Texte à examiner >>
::::

Tout le monde connaît la pêche dite « fine » et la possibilité d’utiliser le bateau amorceur. Personnellement, et sous l’influence anglaise, j’ai très tôt pêché assez fin. En revanche jusqu’il y a une quinzaine d’années, j’étais très peu attiré par les bateaux amorceurs. J’ai bien changé de ce point de vue car non seulement je suis devenu un aficionado mais en plus j’ai beaucoup de mal à m’en passer. Depuis quelque temps, j’associe de plus en plus la pêche fine à deux cannes et l’utilisation du baitboat. Ces deux outils sont complémentaires et leur association est diaboliquement efficiente.
Aux sources de la méthode : Laurent Valette
Je ne connais pas intimement Laurent Valette mais j’échange de temps en temps avec lui : au détour d’un salon, d’un message… C’est lui et Mickaël Le Poursot qui ont mis en avant la technique de la pêche fine à deux cannes. Comme Laurent l’explique très bien dans son ouvrage Une vie de pêcheur de carpes, on gagne un temps précieux et une efficacité incroyable en ne pêchant qu’à deux cannes. L’objectif est de concentrer sa pêche et son amorçage sur un périmètre restreint et de tenter de mettre en place une réelle concurrence alimentaire, de façon que les carpes perdent leur légendaire méfiance. Laurent prend un soin très particulier à sonder chaque recoin de son poste de façon très rigoureuse et très précise. Pour parfaire le tout, il utilise des appâts de petit diamètre de manière à stimuler au maximum les poissons.

::::

Données présentées >>
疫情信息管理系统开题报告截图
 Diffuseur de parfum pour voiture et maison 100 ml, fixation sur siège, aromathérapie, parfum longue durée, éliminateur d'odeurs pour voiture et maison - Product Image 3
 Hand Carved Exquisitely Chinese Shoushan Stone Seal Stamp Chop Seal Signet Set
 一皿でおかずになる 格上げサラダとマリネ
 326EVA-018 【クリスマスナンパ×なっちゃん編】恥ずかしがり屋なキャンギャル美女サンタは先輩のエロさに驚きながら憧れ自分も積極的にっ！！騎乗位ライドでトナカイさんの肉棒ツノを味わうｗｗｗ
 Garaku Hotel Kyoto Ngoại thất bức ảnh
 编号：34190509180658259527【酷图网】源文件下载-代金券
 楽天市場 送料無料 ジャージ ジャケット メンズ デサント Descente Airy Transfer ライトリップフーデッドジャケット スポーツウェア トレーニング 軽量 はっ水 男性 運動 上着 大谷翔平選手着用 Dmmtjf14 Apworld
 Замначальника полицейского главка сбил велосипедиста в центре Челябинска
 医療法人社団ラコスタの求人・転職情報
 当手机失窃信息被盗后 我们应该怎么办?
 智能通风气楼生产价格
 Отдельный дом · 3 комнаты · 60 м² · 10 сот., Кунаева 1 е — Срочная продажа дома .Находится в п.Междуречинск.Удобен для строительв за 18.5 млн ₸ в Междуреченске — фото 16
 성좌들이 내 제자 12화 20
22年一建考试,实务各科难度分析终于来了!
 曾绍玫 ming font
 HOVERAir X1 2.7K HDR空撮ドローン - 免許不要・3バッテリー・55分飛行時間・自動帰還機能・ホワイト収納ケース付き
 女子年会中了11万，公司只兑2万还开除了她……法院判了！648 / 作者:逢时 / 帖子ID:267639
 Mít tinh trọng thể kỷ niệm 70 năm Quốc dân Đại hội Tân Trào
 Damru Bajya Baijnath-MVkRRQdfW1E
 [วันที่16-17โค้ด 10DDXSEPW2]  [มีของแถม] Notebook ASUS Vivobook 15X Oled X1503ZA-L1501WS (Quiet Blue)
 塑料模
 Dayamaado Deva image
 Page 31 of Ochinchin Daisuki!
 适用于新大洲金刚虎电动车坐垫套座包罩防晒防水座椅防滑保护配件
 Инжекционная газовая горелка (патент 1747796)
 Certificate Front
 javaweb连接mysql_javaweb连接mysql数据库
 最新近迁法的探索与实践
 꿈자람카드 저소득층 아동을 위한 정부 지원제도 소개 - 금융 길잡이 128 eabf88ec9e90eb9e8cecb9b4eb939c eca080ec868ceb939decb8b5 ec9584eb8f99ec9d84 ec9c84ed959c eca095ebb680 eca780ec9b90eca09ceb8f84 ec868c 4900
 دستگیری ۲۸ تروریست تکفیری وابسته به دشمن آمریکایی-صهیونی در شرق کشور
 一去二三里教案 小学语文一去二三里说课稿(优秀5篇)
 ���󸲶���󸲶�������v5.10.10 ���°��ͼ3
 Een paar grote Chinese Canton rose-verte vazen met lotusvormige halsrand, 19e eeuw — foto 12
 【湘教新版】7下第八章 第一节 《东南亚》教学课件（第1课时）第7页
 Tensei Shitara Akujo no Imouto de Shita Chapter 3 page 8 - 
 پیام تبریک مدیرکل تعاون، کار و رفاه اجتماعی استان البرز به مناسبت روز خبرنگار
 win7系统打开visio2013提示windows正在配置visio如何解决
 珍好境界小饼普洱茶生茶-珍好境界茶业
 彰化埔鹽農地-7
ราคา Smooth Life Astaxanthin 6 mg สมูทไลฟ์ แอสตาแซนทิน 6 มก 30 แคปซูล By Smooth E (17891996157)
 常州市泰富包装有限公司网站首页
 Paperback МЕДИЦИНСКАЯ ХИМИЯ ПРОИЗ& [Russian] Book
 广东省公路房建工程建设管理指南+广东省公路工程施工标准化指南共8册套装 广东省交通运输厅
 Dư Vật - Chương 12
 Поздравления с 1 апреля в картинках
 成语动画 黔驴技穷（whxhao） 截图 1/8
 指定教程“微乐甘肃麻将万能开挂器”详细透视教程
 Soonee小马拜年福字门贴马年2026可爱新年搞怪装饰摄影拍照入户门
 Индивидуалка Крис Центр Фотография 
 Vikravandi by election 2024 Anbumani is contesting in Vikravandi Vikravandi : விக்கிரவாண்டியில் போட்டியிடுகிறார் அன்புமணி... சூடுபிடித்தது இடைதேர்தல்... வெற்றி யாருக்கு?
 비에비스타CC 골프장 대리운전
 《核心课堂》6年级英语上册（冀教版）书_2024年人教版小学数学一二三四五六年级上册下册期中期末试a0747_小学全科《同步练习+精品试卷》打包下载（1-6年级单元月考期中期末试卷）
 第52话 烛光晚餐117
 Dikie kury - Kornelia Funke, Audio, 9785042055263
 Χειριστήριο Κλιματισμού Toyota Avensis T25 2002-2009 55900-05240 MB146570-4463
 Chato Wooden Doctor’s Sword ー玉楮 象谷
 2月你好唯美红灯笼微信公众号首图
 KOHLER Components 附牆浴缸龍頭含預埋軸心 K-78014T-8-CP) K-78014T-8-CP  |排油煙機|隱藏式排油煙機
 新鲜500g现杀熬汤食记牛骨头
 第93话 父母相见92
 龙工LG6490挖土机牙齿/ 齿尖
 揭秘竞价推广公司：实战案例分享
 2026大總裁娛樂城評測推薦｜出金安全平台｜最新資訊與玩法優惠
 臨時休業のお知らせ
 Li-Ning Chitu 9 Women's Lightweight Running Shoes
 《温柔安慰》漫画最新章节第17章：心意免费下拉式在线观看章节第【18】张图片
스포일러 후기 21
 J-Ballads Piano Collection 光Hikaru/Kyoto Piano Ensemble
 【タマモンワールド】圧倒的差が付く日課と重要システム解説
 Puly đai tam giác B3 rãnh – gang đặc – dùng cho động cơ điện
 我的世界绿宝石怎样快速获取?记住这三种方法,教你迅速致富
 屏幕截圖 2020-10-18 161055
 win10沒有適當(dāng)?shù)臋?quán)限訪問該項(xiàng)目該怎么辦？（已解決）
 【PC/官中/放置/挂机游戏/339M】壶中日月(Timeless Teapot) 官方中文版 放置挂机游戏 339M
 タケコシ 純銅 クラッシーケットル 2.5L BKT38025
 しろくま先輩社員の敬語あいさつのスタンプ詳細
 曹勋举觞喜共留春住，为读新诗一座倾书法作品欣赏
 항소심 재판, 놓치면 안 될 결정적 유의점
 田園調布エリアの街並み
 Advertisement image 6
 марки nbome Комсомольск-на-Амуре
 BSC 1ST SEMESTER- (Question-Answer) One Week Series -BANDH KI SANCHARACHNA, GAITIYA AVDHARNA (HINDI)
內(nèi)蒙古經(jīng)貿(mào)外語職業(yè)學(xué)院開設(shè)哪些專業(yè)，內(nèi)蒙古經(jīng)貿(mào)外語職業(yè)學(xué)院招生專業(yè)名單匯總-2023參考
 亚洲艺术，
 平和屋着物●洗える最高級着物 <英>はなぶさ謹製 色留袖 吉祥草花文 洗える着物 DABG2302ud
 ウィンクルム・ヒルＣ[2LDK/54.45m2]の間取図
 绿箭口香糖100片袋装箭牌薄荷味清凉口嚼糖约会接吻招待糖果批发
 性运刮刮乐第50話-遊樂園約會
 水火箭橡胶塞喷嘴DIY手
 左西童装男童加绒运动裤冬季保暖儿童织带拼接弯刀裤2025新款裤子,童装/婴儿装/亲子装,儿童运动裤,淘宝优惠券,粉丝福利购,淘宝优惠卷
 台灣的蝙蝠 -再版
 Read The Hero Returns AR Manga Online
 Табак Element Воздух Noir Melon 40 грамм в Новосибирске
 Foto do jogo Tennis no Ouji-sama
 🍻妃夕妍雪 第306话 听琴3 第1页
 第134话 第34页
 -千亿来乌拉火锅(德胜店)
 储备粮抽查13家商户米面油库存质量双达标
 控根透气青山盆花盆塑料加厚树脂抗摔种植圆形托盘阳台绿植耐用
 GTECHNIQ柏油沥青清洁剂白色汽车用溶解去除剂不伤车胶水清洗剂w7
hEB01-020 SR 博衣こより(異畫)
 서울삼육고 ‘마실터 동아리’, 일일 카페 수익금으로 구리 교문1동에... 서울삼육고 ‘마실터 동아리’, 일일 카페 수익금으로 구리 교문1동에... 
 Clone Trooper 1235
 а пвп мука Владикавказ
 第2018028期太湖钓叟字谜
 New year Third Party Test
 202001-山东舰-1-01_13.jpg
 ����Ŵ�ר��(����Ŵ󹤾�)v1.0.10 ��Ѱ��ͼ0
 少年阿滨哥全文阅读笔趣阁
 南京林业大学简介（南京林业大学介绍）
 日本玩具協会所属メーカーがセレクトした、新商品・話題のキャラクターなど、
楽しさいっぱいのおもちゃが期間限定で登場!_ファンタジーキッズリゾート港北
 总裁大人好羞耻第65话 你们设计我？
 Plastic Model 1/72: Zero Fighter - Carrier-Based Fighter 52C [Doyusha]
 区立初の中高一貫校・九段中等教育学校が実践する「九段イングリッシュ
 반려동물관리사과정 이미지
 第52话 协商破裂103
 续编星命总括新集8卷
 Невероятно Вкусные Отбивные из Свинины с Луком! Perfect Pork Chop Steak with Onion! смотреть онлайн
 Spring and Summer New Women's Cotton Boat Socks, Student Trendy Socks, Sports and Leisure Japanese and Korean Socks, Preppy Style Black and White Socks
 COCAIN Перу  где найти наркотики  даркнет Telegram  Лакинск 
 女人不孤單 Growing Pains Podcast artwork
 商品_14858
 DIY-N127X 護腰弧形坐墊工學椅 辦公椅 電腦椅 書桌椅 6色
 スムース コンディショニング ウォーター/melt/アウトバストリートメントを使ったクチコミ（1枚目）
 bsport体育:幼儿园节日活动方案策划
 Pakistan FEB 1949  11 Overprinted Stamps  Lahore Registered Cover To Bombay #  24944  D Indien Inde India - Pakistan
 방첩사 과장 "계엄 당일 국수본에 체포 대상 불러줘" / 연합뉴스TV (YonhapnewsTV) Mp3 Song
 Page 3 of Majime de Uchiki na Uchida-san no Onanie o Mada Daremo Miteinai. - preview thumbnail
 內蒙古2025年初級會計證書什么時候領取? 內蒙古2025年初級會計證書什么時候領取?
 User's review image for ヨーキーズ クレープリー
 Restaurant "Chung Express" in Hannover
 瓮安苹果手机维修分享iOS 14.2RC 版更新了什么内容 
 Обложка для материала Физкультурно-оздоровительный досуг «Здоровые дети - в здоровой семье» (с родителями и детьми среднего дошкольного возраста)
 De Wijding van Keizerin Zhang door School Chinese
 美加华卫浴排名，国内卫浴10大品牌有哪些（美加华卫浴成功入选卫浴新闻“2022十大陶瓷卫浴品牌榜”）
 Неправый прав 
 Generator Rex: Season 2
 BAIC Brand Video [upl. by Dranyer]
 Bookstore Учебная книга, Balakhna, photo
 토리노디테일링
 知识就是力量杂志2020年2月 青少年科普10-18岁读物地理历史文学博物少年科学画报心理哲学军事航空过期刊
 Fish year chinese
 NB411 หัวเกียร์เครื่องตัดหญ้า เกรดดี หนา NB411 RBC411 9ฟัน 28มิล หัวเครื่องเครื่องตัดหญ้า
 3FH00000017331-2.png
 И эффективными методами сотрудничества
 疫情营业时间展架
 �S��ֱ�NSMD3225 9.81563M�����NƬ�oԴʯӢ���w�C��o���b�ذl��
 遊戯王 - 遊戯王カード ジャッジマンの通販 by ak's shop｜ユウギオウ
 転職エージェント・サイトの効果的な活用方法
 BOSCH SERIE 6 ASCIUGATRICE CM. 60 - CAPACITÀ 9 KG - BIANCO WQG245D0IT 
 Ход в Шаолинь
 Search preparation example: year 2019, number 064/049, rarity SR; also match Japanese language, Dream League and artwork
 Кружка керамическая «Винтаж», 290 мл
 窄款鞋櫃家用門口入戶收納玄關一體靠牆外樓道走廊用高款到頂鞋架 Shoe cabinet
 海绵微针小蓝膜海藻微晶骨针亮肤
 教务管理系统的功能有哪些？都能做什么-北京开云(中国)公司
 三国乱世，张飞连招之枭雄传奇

::::

Consigne détaillée >> Extrayez du texte sur la pêche fine le passage qui commence aux mots « Aux sources de » et s'arrête après « maximum les poissons. ». Ces données n'ont aucun rapport avec le texte sur la pêche fine.

Réponse au problème >>
Aux sources de la méthode : Laurent Valette
Je ne connais pas intimement Laurent Valette mais j’échange de temps en temps avec lui : au détour d’un salon, d’un message… C’est lui et Mickaël Le Poursot qui ont mis en avant la technique de la pêche fine à deux cannes. Comme Laurent l’explique très bien dans son ouvrage Une vie de pêcheur de carpes, on gagne un temps précieux et une efficacité incroyable en ne pêchant qu’à deux cannes. L’objectif est de concentrer sa pêche et son amorçage sur un périmètre restreint et de tenter de mettre en place une réelle concurrence alimentaire, de façon que les carpes perdent leur légendaire méfiance. Laurent prend un soin très particulier à sonder chaque recoin de son poste de façon très rigoureuse et très précise. Pour parfaire le tout, il utilise des appâts de petit diamètre de manière à stimuler au maximum les poissons.